━━━━━ Text section

Wednesday, 10 October 2007
A nasty nip in the air floors Eskom
OK. So it is spring, traditionally a season of changeable weather. Sometimes, it has even snowed in the Cape in November. This year, however, an October cold snap came as such a surprise that Eskom is reported to be "struggling" to avoid a national blackout. Note the connotations of the word "struggle". It is used by local hacks to evoke sympathy for a bureaucratic, bumbling, parastatal organisation. This is an organisation that for the past 14 years has so taken its eye off the ball that it's staff members cannot be trusted to plan anything further ahead than banking their next fat pay check. One of the blissfully-naïve reasons Eskom puts forward for its inability to meet demand is that some power stations have "run out of coal" while others have wet coal. Dear heaven. Wet coal still burns. It also burns better than dry coal as any steam engine buff will tell you. Oh, Spigot forgets: You have to order coal in advance, something that is clearly beyond Eskom staff.

━━━━━━━━━━

What to produce:
In the Eskom post, condense the paragraph beginning "OK. So it is spring" into a short bulleted list of its main points.

━━━━━ Extracted material

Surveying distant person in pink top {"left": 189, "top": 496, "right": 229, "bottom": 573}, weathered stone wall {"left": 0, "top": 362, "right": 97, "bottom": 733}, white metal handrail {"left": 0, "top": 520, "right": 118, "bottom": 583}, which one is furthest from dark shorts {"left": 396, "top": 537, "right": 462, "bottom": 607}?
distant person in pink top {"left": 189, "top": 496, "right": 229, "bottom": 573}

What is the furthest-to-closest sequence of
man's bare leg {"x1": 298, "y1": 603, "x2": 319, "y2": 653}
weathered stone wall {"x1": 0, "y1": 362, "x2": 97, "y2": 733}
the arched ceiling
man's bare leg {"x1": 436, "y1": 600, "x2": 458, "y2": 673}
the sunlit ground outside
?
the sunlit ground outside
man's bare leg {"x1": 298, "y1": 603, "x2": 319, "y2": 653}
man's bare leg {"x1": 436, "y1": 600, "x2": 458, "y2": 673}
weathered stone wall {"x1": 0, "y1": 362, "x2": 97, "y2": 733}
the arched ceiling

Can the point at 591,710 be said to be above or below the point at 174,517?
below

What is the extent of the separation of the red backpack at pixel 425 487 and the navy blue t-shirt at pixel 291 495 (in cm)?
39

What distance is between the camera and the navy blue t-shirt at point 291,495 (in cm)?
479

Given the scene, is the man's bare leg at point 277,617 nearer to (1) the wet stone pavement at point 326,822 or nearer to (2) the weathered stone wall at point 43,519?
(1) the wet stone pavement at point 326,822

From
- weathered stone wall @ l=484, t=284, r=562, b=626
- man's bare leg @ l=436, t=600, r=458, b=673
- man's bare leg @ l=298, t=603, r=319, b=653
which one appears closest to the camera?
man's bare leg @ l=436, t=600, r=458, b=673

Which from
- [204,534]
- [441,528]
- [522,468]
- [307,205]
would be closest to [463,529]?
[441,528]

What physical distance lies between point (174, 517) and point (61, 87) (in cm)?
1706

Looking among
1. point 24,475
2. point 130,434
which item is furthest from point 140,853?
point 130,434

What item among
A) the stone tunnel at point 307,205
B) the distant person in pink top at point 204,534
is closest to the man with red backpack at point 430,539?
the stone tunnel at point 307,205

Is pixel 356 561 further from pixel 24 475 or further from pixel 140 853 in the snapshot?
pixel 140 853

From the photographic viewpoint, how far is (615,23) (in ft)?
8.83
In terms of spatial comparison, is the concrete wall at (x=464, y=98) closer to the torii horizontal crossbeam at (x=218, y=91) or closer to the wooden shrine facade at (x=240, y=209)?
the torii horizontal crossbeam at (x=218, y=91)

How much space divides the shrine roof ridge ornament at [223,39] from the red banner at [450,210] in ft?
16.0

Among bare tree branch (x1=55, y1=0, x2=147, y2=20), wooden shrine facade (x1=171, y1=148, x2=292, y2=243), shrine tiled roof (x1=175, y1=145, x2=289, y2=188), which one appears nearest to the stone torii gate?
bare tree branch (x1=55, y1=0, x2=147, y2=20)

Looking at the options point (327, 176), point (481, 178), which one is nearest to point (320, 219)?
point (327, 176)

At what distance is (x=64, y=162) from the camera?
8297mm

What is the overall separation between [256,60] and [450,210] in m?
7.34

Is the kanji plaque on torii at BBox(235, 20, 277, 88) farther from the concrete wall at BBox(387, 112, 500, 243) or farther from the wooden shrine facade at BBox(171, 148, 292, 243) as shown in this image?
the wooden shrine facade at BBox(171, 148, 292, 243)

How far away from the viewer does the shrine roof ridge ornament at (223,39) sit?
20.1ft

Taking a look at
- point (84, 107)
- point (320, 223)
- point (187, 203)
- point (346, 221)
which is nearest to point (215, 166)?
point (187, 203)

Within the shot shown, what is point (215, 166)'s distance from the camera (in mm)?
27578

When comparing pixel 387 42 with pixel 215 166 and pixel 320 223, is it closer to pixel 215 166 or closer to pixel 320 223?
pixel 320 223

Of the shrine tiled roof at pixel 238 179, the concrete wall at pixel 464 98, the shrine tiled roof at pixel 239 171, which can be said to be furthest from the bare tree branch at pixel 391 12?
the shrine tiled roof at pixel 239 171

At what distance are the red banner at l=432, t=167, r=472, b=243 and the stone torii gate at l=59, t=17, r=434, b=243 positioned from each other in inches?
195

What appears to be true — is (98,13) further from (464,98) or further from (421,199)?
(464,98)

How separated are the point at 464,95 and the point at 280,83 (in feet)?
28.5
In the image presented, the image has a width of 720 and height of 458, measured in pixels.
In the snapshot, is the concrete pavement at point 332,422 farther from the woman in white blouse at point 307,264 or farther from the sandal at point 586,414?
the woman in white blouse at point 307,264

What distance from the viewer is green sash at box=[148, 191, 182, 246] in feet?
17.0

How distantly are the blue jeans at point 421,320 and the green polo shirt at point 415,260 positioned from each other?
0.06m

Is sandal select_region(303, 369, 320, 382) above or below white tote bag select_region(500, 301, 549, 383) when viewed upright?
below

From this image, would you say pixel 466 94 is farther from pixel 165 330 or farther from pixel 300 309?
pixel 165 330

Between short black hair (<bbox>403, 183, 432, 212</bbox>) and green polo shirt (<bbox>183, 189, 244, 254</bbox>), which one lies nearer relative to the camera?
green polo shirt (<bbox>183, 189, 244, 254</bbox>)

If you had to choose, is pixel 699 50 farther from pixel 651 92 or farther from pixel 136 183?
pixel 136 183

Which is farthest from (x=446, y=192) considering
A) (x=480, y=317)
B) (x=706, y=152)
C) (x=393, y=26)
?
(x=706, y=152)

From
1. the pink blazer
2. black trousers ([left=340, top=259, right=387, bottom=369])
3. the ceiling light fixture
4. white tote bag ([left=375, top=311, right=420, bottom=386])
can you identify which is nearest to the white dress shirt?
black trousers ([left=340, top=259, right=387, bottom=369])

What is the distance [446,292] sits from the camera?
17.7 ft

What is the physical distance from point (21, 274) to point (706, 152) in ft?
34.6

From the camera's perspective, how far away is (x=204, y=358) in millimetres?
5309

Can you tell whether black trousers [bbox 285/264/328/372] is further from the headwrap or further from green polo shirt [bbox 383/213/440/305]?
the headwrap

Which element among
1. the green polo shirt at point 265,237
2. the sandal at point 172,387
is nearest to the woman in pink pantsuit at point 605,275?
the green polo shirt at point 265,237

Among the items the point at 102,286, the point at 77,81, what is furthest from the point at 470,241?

━━━━━━━━━━

Answer to the task:
- Spring usually brings changeable weather, and it has sometimes snowed in the Cape in November.
- This year an October cold snap surprised Eskom so much that it was reportedly "struggling" to avoid a national blackout.
- The writer says local journalists use "struggle" to win sympathy for a bumbling parastatal that has lost focus over the past 14 years and whose staff cannot plan ahead.
- Eskom blames the shortfall on power stations that have run out of coal or have wet coal.
- The writer replies that wet coal still burns, even better than dry coal, and that coal has to be ordered in advance, which Eskom staff apparently cannot manage.